- Consignes
• A. Dans la critique des Pizzlys, quel métier exerce Nathan ?
• B. Renvoie le passage de la critique des Pizzlys compris entre « Un décor poétique, un » et « frappant qu’envoûtant ! », inclus.
• C. Poursuis la critique des Pizzlys à partir de l'endroit où elle s'arrête.

- Texte de page
################
Un décor poétique, un ton tragique et une touche fantastique. Voilà ce que nous propose Jérémie Moreau avec sa bande dessinée Les Pizzlys. En brossant un portrait original – presque hallucinogène – du monde d’aujourd’hui, il signe une BD écologique qui dépasse le constat d’urgence pour nous rappeler implicitement à la responsabilité… Aussi frappant qu’envoûtant !
Avec Les Pizzlys, une nouveauté BD 2022, Jérémie Moreau vous entraîne dans un voyage initiatique pas tout à fait comme les autres. Fable moderne bouleversante, cette bande dessinée nous ramène à l’essentiel. À ce que nous fûmes un jour et que nous avons oublié d’être. Imprégnée d’une réflexion philosophique plutôt évidente, cette BD n’en reste pas moins une œuvre singulière du neuvième art.
Bien que Les Pizzlys se veut l’occasion, pour Jérémie Moreau, de développer un propos humaniste et lancer un subtil appel à revenir à la raison, cette bande dessinée est également une invitation à renouer avec sa spiritualité perdue à l’instar des protagonistes. Le propos n’est peut-être pas des plus originaux, il n’en reste pas moins que Jérémie Moreau se différencie de ses confrères en imprégnant ses dessins de couleurs hypnotisantes. Des couleurs presque ensorcelantes qui vous invitent à emprunter la voie du rêve.
Les Pizzlys : une nouveauté BD 2022 qui invite à lâcher prise
Jour et nuit, Nathan, un chauffeur Uber parisien un peu paumé, se fie aveuglément à son GPS pour le guider sur les routes de la vie. Pourtant, la plupart du temps, le jeune homme ne sait pas où il va. Perdu dans les étoiles où ses parents reposent désormais, il s’acharne au travail pour payer les factures, rembourser les différents crédits et payer des écoles privées à sa sœur et son frère dont il a désormais la charge. Dès le départ, Jérémie Moreau nous brosse le portrait d’un homme à l’esprit embrumé dans un mélange de couleurs entêtantes qui ferait perdre la tête à n’importe qui. Le tour est joué, le lecteur ne peut qu’être intrigué.
################
- Contenu des données

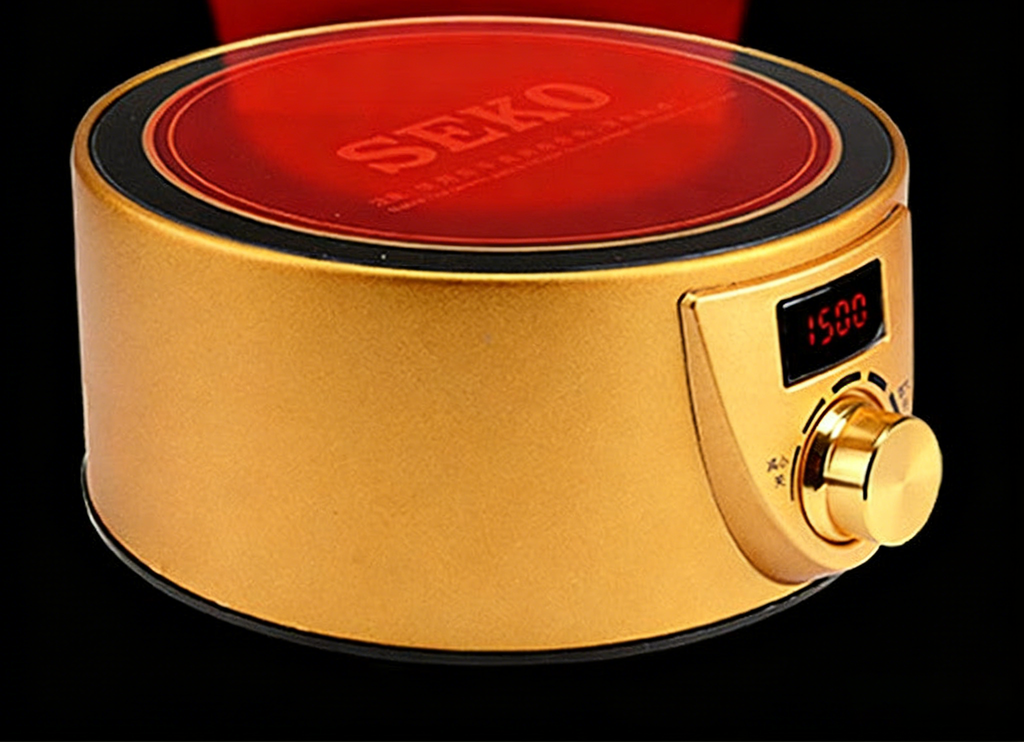 Golden Induction Cooker Teapot Warmer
################
- Résultats de l'exercice
• A. Il est chauffeur Uber à Paris.

• B.
Un décor poétique, un ton tragique et une touche fantastique. Voilà ce que nous propose Jérémie Moreau avec sa bande dessinée Les Pizzlys. En brossant un portrait original – presque hallucinogène – du monde d’aujourd’hui, il signe une BD écologique qui dépasse le constat d’urgence pour nous rappeler implicitement à la responsabilité… Aussi frappant qu’envoûtant !

• C.
Mais quand sa boussole technologique perd le nord, c’est Nathan qui s’égare. Alors qu’il vient de prendre une nouvelle course, son GPS le lâche et sa vie bascule. Sens dessus dessous, les rues se confondent bientôt les unes aux autres dans son esprit tandis que les blocs d’immeubles deviennent des cubes identiques. Renforcée par les couleurs électriques utilisées par Jérémie Moreau, cette sensation de vertige plonge Nathan – et le lecteur par la même occasion ! – dans le désarroi complet. Et bientôt, c’est le drame. Accident, voiture à la casse, chômage, dettes, un avenir compromis.
Tout du moins, c’est ce qu’il croyait. Annie, la cliente qu’il devait mener à l’aéroport Roissy Charles de Gaulle, prend en pitié le jeune homme et lui fait une proposition pour le moins incongrue. Originaire d’Alaska, la vieille femme s’apprête à retourner chez elle. Un retour aux sources dont elle ressent le besoin physiologique depuis que l’amour de sa vie s’en est allé. Pour Nathan, son frère et sa sœur, des Parisiens endurcis, c’est le bout du monde. Pourtant, Annie, une inconnue qui croit « au changement et à la métamorphose », finit par les convaincre et ainsi commence le voyage de leur vie.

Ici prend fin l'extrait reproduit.